In 1982, Calvin Klein launched its underwear line with a simple concept: take the designer's minimalist aesthetic and apply it to the most basic garment in the wardrobe. The key design element was the wide, logo-embossed elastic waistband. It was meant to be seen. It demanded to be seen.
Brooke Shields and the Art of Provocation (1980)
Even before the underwear line, Calvin Klein had mastered provocative advertising. The 1980 jeans campaign featuring 15-year-old Brooke Shields declaring "Nothing comes between me and my Calvins" was banned by CBS and ABC — and instantly became one of the most famous advertisements in history.
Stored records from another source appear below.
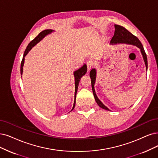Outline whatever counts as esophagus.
Masks as SVG:
<instances>
[{"instance_id":"1","label":"esophagus","mask_w":158,"mask_h":158,"mask_svg":"<svg viewBox=\"0 0 158 158\" xmlns=\"http://www.w3.org/2000/svg\"><path fill=\"white\" fill-rule=\"evenodd\" d=\"M86 66H87V71L89 72L90 70V69H91V68H92V66H93V63H92V62L89 61L88 62L86 63Z\"/></svg>"}]
</instances>
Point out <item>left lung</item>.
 <instances>
[{
	"mask_svg": "<svg viewBox=\"0 0 158 158\" xmlns=\"http://www.w3.org/2000/svg\"><path fill=\"white\" fill-rule=\"evenodd\" d=\"M114 28H115L114 34L111 40H110V44H113L121 43V44H129L136 45L137 48H139L140 49H141V52L142 53L143 59L144 61V64L146 65V68H147H147H148L147 56L144 50L143 46L141 43V42L139 41V40L123 27L118 25H114ZM90 77L91 79V85H92V89L93 91V94H94L96 103L101 108L107 110H110L106 106H104L100 100H99L96 94V92L94 90V84H95L96 77V71L95 69H92V70L90 72Z\"/></svg>",
	"mask_w": 158,
	"mask_h": 158,
	"instance_id": "obj_1",
	"label": "left lung"
}]
</instances>
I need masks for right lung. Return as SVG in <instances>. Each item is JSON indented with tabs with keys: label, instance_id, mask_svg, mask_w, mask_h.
I'll list each match as a JSON object with an SVG mask.
<instances>
[{
	"label": "right lung",
	"instance_id": "obj_1",
	"mask_svg": "<svg viewBox=\"0 0 158 158\" xmlns=\"http://www.w3.org/2000/svg\"><path fill=\"white\" fill-rule=\"evenodd\" d=\"M52 31L51 29H47V30L43 31L42 32H41L38 36L35 38L33 40H32L31 42L28 44V46L27 47V49L24 52V55H23V59L21 63V74H23V65H24V62H25V56L28 54V52L31 51V49L33 48V47L36 45L39 42H40L41 40H42L45 36L47 35H48L49 34H51ZM87 71V67L86 64H84V65L80 68L79 69H78L77 70H76V71L74 72L73 75H74V77H75V100H74V103H73V108L72 109V110L74 109L75 107V99H76V94H77V89H78V86H79V81L81 78L82 77V76H83Z\"/></svg>",
	"mask_w": 158,
	"mask_h": 158
}]
</instances>
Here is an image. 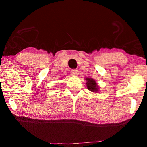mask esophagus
Listing matches in <instances>:
<instances>
[{
  "instance_id": "34e87169",
  "label": "esophagus",
  "mask_w": 147,
  "mask_h": 147,
  "mask_svg": "<svg viewBox=\"0 0 147 147\" xmlns=\"http://www.w3.org/2000/svg\"><path fill=\"white\" fill-rule=\"evenodd\" d=\"M71 74L72 76H78V74H79V73H78V71L77 69H74L71 71Z\"/></svg>"
}]
</instances>
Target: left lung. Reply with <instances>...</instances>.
Listing matches in <instances>:
<instances>
[{
  "label": "left lung",
  "instance_id": "8db88e82",
  "mask_svg": "<svg viewBox=\"0 0 147 147\" xmlns=\"http://www.w3.org/2000/svg\"><path fill=\"white\" fill-rule=\"evenodd\" d=\"M86 85H87L88 89L92 92H98L99 91V87H98L96 82L92 78H86Z\"/></svg>",
  "mask_w": 147,
  "mask_h": 147
}]
</instances>
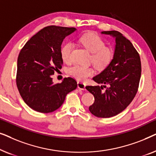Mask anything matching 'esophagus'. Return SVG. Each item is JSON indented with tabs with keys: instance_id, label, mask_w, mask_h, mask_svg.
Masks as SVG:
<instances>
[{
	"instance_id": "1",
	"label": "esophagus",
	"mask_w": 156,
	"mask_h": 156,
	"mask_svg": "<svg viewBox=\"0 0 156 156\" xmlns=\"http://www.w3.org/2000/svg\"><path fill=\"white\" fill-rule=\"evenodd\" d=\"M77 87L78 88L81 89V90H85V87H86V85H85L84 83L83 82H77Z\"/></svg>"
}]
</instances>
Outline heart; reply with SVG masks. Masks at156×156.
<instances>
[{
	"instance_id": "b5f03b06",
	"label": "heart",
	"mask_w": 156,
	"mask_h": 156,
	"mask_svg": "<svg viewBox=\"0 0 156 156\" xmlns=\"http://www.w3.org/2000/svg\"><path fill=\"white\" fill-rule=\"evenodd\" d=\"M80 41L85 48L92 53L91 60L97 69H104L110 65L114 57V52L111 48L106 47L104 40L97 34L87 33L80 38ZM74 45L72 42H66L60 49V55L66 63L72 61V55ZM70 75L76 80L84 81L93 75L94 69L91 67L75 65L67 70Z\"/></svg>"
}]
</instances>
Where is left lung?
I'll list each match as a JSON object with an SVG mask.
<instances>
[{"label":"left lung","mask_w":156,"mask_h":156,"mask_svg":"<svg viewBox=\"0 0 156 156\" xmlns=\"http://www.w3.org/2000/svg\"><path fill=\"white\" fill-rule=\"evenodd\" d=\"M101 33L115 37L114 57L108 67L93 78L103 86H87L86 89L94 97L89 112L99 118H110L123 112L135 97L139 86L141 62L137 50L122 34L115 30ZM103 86L107 87L104 93L102 91Z\"/></svg>","instance_id":"1"}]
</instances>
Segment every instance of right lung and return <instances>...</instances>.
<instances>
[{
	"instance_id": "obj_1",
	"label": "right lung",
	"mask_w": 156,
	"mask_h": 156,
	"mask_svg": "<svg viewBox=\"0 0 156 156\" xmlns=\"http://www.w3.org/2000/svg\"><path fill=\"white\" fill-rule=\"evenodd\" d=\"M74 27L50 25L33 35L21 49L18 57L16 84L29 107L50 113L62 105L68 93L77 87L72 77L53 84L51 75L62 68L61 44Z\"/></svg>"
}]
</instances>
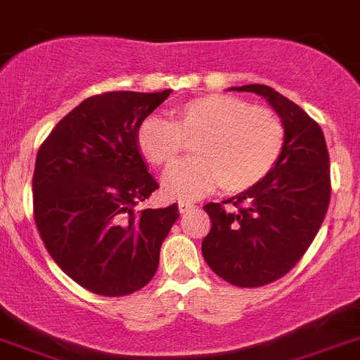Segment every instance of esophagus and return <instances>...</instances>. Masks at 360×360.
<instances>
[{"label": "esophagus", "mask_w": 360, "mask_h": 360, "mask_svg": "<svg viewBox=\"0 0 360 360\" xmlns=\"http://www.w3.org/2000/svg\"><path fill=\"white\" fill-rule=\"evenodd\" d=\"M179 212L181 214H184V212H190L191 209H195V203H191V202H179Z\"/></svg>", "instance_id": "esophagus-1"}]
</instances>
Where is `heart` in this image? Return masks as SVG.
Instances as JSON below:
<instances>
[{
	"label": "heart",
	"mask_w": 360,
	"mask_h": 360,
	"mask_svg": "<svg viewBox=\"0 0 360 360\" xmlns=\"http://www.w3.org/2000/svg\"><path fill=\"white\" fill-rule=\"evenodd\" d=\"M169 120L148 116L137 129V148L151 165L169 169L184 141L193 160L165 174L170 197L195 198L219 184L226 193H242L259 184L284 150V125L277 112L231 96H205L181 103Z\"/></svg>",
	"instance_id": "1"
}]
</instances>
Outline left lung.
<instances>
[{"mask_svg":"<svg viewBox=\"0 0 360 360\" xmlns=\"http://www.w3.org/2000/svg\"><path fill=\"white\" fill-rule=\"evenodd\" d=\"M264 97L284 125V150L275 169L248 191L203 205L210 231L203 259L237 288H261L296 266L314 242L331 198L324 132L297 104L266 85L233 86ZM233 202L236 209H224Z\"/></svg>","mask_w":360,"mask_h":360,"instance_id":"1","label":"left lung"}]
</instances>
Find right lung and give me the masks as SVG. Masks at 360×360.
<instances>
[{
	"label": "right lung",
	"mask_w": 360,
	"mask_h": 360,
	"mask_svg": "<svg viewBox=\"0 0 360 360\" xmlns=\"http://www.w3.org/2000/svg\"><path fill=\"white\" fill-rule=\"evenodd\" d=\"M172 90L106 92L68 112L36 155L34 223L60 270L101 296H127L155 277L177 203H137L158 188L137 148V129Z\"/></svg>",
	"instance_id": "1"
}]
</instances>
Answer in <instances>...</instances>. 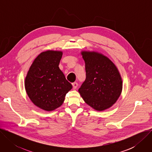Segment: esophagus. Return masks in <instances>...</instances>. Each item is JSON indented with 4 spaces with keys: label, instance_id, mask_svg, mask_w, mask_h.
<instances>
[{
    "label": "esophagus",
    "instance_id": "1",
    "mask_svg": "<svg viewBox=\"0 0 152 152\" xmlns=\"http://www.w3.org/2000/svg\"><path fill=\"white\" fill-rule=\"evenodd\" d=\"M72 85H73V88L74 89H76V88L77 87L78 84H77V82H74V83H72Z\"/></svg>",
    "mask_w": 152,
    "mask_h": 152
}]
</instances>
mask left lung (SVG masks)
Masks as SVG:
<instances>
[{
  "label": "left lung",
  "instance_id": "obj_1",
  "mask_svg": "<svg viewBox=\"0 0 152 152\" xmlns=\"http://www.w3.org/2000/svg\"><path fill=\"white\" fill-rule=\"evenodd\" d=\"M85 63L86 79L79 93L86 104L96 111L111 107L122 91V79L115 64L96 52H81Z\"/></svg>",
  "mask_w": 152,
  "mask_h": 152
}]
</instances>
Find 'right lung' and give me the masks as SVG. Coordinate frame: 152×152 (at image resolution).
<instances>
[{
  "label": "right lung",
  "mask_w": 152,
  "mask_h": 152,
  "mask_svg": "<svg viewBox=\"0 0 152 152\" xmlns=\"http://www.w3.org/2000/svg\"><path fill=\"white\" fill-rule=\"evenodd\" d=\"M61 51L47 50L34 61L25 78V90L33 103L47 111L55 110L64 102L72 88L59 68Z\"/></svg>",
  "instance_id": "right-lung-1"
}]
</instances>
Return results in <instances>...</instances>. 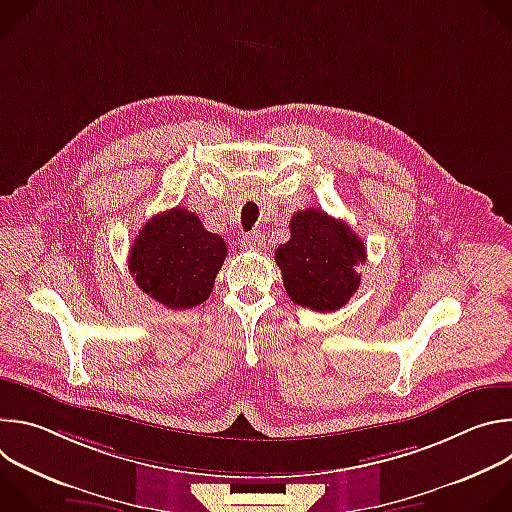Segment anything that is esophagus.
<instances>
[{
	"instance_id": "obj_1",
	"label": "esophagus",
	"mask_w": 512,
	"mask_h": 512,
	"mask_svg": "<svg viewBox=\"0 0 512 512\" xmlns=\"http://www.w3.org/2000/svg\"><path fill=\"white\" fill-rule=\"evenodd\" d=\"M243 247H245V249H255V251L263 249V247H265V235H263L261 231H251V233H247V235L243 237Z\"/></svg>"
}]
</instances>
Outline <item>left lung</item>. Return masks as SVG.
I'll use <instances>...</instances> for the list:
<instances>
[{
    "instance_id": "obj_1",
    "label": "left lung",
    "mask_w": 512,
    "mask_h": 512,
    "mask_svg": "<svg viewBox=\"0 0 512 512\" xmlns=\"http://www.w3.org/2000/svg\"><path fill=\"white\" fill-rule=\"evenodd\" d=\"M291 237L275 251L287 296L314 312H336L360 285L367 249L340 218L320 208L298 210L289 221Z\"/></svg>"
}]
</instances>
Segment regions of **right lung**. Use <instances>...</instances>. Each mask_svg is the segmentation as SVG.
Segmentation results:
<instances>
[{
	"mask_svg": "<svg viewBox=\"0 0 512 512\" xmlns=\"http://www.w3.org/2000/svg\"><path fill=\"white\" fill-rule=\"evenodd\" d=\"M227 257L221 235L208 233L186 208L152 216L129 251V271L150 298L172 310L208 300L218 269Z\"/></svg>",
	"mask_w": 512,
	"mask_h": 512,
	"instance_id": "add662e5",
	"label": "right lung"
}]
</instances>
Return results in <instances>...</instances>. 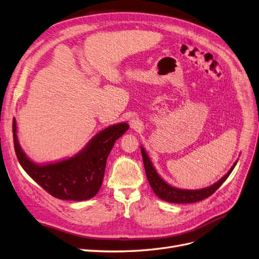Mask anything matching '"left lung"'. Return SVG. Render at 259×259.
<instances>
[{
	"mask_svg": "<svg viewBox=\"0 0 259 259\" xmlns=\"http://www.w3.org/2000/svg\"><path fill=\"white\" fill-rule=\"evenodd\" d=\"M141 153H142V157H143V162H144V169H145V174L147 177V180H149V183L151 188L153 189L154 193L156 194L162 201H166L169 203H176V204H188V203H196L199 201H203L206 197L210 196L213 192H215L221 184H223L232 170L234 169L236 160L232 167L229 170L223 178L219 179L217 182L209 187H206L204 189H198V190H188V189H179L170 186V184L167 183L161 177L158 175L156 171V169L153 166V162L150 159L149 155H147L146 151L144 150V147L141 145Z\"/></svg>",
	"mask_w": 259,
	"mask_h": 259,
	"instance_id": "8db88e82",
	"label": "left lung"
}]
</instances>
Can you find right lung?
Returning a JSON list of instances; mask_svg holds the SVG:
<instances>
[{
  "label": "right lung",
  "instance_id": "add662e5",
  "mask_svg": "<svg viewBox=\"0 0 259 259\" xmlns=\"http://www.w3.org/2000/svg\"><path fill=\"white\" fill-rule=\"evenodd\" d=\"M128 129L127 122L108 125L72 156L38 164L29 158L20 146L16 119L14 118L13 121L15 152L24 170L51 195L77 202L87 201L98 194L104 178L108 155L116 140Z\"/></svg>",
  "mask_w": 259,
  "mask_h": 259
}]
</instances>
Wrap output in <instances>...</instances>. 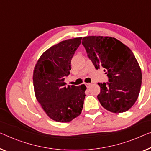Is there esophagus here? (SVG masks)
I'll return each instance as SVG.
<instances>
[{"instance_id": "1", "label": "esophagus", "mask_w": 151, "mask_h": 151, "mask_svg": "<svg viewBox=\"0 0 151 151\" xmlns=\"http://www.w3.org/2000/svg\"><path fill=\"white\" fill-rule=\"evenodd\" d=\"M85 85H86L87 88H89L90 86L91 85V83H85Z\"/></svg>"}]
</instances>
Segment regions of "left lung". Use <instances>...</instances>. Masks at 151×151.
Segmentation results:
<instances>
[{
  "label": "left lung",
  "mask_w": 151,
  "mask_h": 151,
  "mask_svg": "<svg viewBox=\"0 0 151 151\" xmlns=\"http://www.w3.org/2000/svg\"><path fill=\"white\" fill-rule=\"evenodd\" d=\"M82 44L95 68L102 67L109 77V82L98 83L101 105L114 113L127 111L138 99L142 84L141 68L133 52L111 37H85Z\"/></svg>",
  "instance_id": "obj_1"
}]
</instances>
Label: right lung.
<instances>
[{
	"label": "right lung",
	"mask_w": 151,
	"mask_h": 151,
	"mask_svg": "<svg viewBox=\"0 0 151 151\" xmlns=\"http://www.w3.org/2000/svg\"><path fill=\"white\" fill-rule=\"evenodd\" d=\"M81 39L65 40L51 47L42 54L34 69L36 98L47 115L58 122H70L81 113L86 86H66L64 82Z\"/></svg>",
	"instance_id": "obj_1"
}]
</instances>
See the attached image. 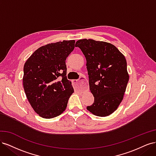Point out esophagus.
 Masks as SVG:
<instances>
[{
  "instance_id": "34e87169",
  "label": "esophagus",
  "mask_w": 156,
  "mask_h": 156,
  "mask_svg": "<svg viewBox=\"0 0 156 156\" xmlns=\"http://www.w3.org/2000/svg\"><path fill=\"white\" fill-rule=\"evenodd\" d=\"M73 84L75 88L77 90H84L87 87V84L85 78L81 77L80 80H73Z\"/></svg>"
}]
</instances>
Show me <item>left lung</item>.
<instances>
[{"instance_id":"1","label":"left lung","mask_w":156,"mask_h":156,"mask_svg":"<svg viewBox=\"0 0 156 156\" xmlns=\"http://www.w3.org/2000/svg\"><path fill=\"white\" fill-rule=\"evenodd\" d=\"M75 47L86 58L90 90L94 97L87 110L98 116L111 115L123 100L129 81L125 56L114 45L105 41L83 39Z\"/></svg>"}]
</instances>
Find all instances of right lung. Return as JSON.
Returning <instances> with one entry per match:
<instances>
[{
    "label": "right lung",
    "mask_w": 156,
    "mask_h": 156,
    "mask_svg": "<svg viewBox=\"0 0 156 156\" xmlns=\"http://www.w3.org/2000/svg\"><path fill=\"white\" fill-rule=\"evenodd\" d=\"M74 48L75 40L41 46L24 65L25 94L33 109L42 118L53 119L66 108L74 90L66 77V60Z\"/></svg>",
    "instance_id": "right-lung-1"
}]
</instances>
This willingness to provoke established the template for everything that followed. Calvin Klein understood that in fashion, controversy is currency.
The Mark Wahlberg Campaign (1992)
The image that defined Calvin Klein Underwear — and arguably all underwear advertising forever after — arrived in 1992. Photographer Herb Ritts shot a young Mark Wahlberg (then known as Marky Mark) in nothing but white Calvin Klein briefs. The billboard in Times Square stopped traffic. Literally.
Wahlberg's chiseled physique, combined with the stark black-and-white photography and the prominent CK waistband, created an image so iconic that it transcended advertising and became pop culture. Men who had never thought about underwear as a fashion choice suddenly wanted Calvin Klein. The campaign is credited with reviving men's brief sales industry-wide.
Kate Moss and the 1990s Aesthetic
The partnership with Kate Moss in the 1990s defined an era. Shot by Mario Sorrenti in grainy, intimate black-and-white, the campaigns captured the decade's "heroin chic" aesthetic. Moss draped across a couch in a Calvin Klein bralette and briefs became the definitive image of '90s cool.
The Waistband as Cultural Signifier
Calvin Klein achieved something unprecedented: it made a waistband a status symbol. The visible CK elastic — peeking above the waistline of jeans, visible beneath an unbuttoned shirt — became a deliberate fashion statement. It was simultaneously underwear and outerwear, intimate and public.
This innovation has been copied by virtually every brand since. Supreme, Versace, and dozens of others adopted the logo waistband. But Calvin Klein was first, and the association remains strongest.
The Justin Bieber Era and Beyond (2015-Present)
The brand has continued to refresh its image through celebrity partnerships — Justin Bieber's 2015 campaign, Kendall Jenner, FKA Twigs, and the "I _____ in #MyCalvins" social media campaign. The #MyCalvins hashtag has generated billions of impressions across platforms.
Calvin Klein Underwear did not invent underwear. It invented underwear as identity — as something you chose deliberately, displayed proudly, and used to signal who you were.